- Excerpt to read:
I am getting the same loss and accuracy for all epochs.

I a beginner in Deep Learning, especially CNN. I have a dataset of the handwritten words - “TRUE”, “FALSE” and “NONE”.I want my model to recognize the words and put them in the correct class. I created a simple CNN model copying the TinyVGG architecture. However, the loss and accuracy values are the same for all epochs. I tried changing the batch size, epochs and learning rate and it’s not working. Since I am new to this concept and this is being my first project I do not know what changes to be made to the model.

class CUSTOMDATASETV2(nn.Module):
  
    def __init__(self, input_shape: int, hidden_units: int, output_shape: int):
        super().__init__()
        self.block_1 = nn.Sequential(
            nn.Conv2d(in_channels=input_shape, 
                      out_channels=hidden_units, 
                      kernel_size=3, # how big is the square that's going over the image?
                      stride=1, # default
                      padding=1),# options = "valid" (no padding) or "same" (output has same shape as input) or int for specific number 
            nn.ReLU(),
            nn.Conv2d(in_channels=hidden_units, 
                      out_channels=hidden_units,
                      kernel_size=3,
                      stride=1,
                      padding=1),
            nn.ReLU(),
            nn.MaxPool2d(kernel_size=2,
                         stride=2) # default stride value is same as kernel_size
        )

- Short problem 1: Write out the stretch of the CNN post from "I am getting" through "super().__init__()".
The CNN post and the records are unrelated to each other.

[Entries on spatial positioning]
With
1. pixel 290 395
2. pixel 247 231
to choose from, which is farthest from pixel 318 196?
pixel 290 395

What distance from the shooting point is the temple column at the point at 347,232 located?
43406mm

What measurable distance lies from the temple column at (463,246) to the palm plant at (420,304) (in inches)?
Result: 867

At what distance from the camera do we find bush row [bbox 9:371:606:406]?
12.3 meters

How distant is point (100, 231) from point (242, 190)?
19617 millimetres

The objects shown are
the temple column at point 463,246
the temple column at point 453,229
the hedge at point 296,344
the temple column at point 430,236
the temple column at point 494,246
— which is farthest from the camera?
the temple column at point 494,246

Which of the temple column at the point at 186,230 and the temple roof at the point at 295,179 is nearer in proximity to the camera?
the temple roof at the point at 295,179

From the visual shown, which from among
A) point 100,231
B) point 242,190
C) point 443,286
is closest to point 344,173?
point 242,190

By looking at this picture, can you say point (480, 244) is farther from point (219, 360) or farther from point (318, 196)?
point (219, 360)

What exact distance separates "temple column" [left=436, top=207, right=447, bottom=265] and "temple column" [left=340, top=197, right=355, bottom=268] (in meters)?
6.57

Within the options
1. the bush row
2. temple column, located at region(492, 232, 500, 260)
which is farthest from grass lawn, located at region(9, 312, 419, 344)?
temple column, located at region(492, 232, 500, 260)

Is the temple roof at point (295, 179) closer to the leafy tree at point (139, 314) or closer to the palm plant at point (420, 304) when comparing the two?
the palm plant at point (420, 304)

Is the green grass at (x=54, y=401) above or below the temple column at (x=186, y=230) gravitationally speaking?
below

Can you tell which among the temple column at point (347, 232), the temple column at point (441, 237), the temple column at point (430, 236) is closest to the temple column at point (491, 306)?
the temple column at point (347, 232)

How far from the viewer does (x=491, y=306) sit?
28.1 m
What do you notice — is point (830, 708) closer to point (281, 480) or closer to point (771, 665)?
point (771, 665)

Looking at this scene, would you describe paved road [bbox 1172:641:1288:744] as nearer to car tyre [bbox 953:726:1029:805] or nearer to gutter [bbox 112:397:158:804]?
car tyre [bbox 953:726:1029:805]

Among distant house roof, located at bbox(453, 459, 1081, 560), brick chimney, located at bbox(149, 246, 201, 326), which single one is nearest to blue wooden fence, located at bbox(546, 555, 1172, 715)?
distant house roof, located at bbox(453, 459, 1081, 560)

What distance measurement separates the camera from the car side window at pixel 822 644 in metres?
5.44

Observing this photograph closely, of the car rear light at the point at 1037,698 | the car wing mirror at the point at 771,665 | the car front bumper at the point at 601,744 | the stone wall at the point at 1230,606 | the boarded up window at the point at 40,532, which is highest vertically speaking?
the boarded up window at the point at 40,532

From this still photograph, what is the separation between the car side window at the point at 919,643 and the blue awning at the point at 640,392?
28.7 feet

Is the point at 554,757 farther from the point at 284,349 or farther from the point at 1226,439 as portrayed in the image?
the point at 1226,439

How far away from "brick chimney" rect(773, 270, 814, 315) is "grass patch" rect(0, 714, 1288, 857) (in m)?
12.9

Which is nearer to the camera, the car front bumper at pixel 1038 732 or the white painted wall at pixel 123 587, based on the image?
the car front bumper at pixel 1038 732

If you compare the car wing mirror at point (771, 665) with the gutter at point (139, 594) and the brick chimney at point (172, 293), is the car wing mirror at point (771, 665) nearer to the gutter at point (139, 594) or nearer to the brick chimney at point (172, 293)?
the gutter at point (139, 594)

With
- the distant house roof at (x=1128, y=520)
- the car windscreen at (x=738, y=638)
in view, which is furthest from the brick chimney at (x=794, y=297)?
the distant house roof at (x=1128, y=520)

- Short problem 2: Repeat word for word the stretch of the records from the line containing "If you compare" through the last line of the records.

- Written response 1:
I am getting the same loss and accuracy for all epochs.

I a beginner in Deep Learning, especially CNN. I have a dataset of the handwritten words - “TRUE”, “FALSE” and “NONE”.I want my model to recognize the words and put them in the correct class. I created a simple CNN model copying the TinyVGG architecture. However, the loss and accuracy values are the same for all epochs. I tried changing the batch size, epochs and learning rate and it’s not working. Since I am new to this concept and this is being my first project I do not know what changes to be made to the model.

class CUSTOMDATASETV2(nn.Module):
  
    def __init__(self, input_shape: int, hidden_units: int, output_shape: int):
        super().__init__()

- Written response 2:
If you compare the car wing mirror at point (771, 665) with the gutter at point (139, 594) and the brick chimney at point (172, 293), is the car wing mirror at point (771, 665) nearer to the gutter at point (139, 594) or nearer to the brick chimney at point (172, 293)?
the gutter at point (139, 594)

With
- the distant house roof at (x=1128, y=520)
- the car windscreen at (x=738, y=638)
in view, which is furthest from the brick chimney at (x=794, y=297)?
the distant house roof at (x=1128, y=520)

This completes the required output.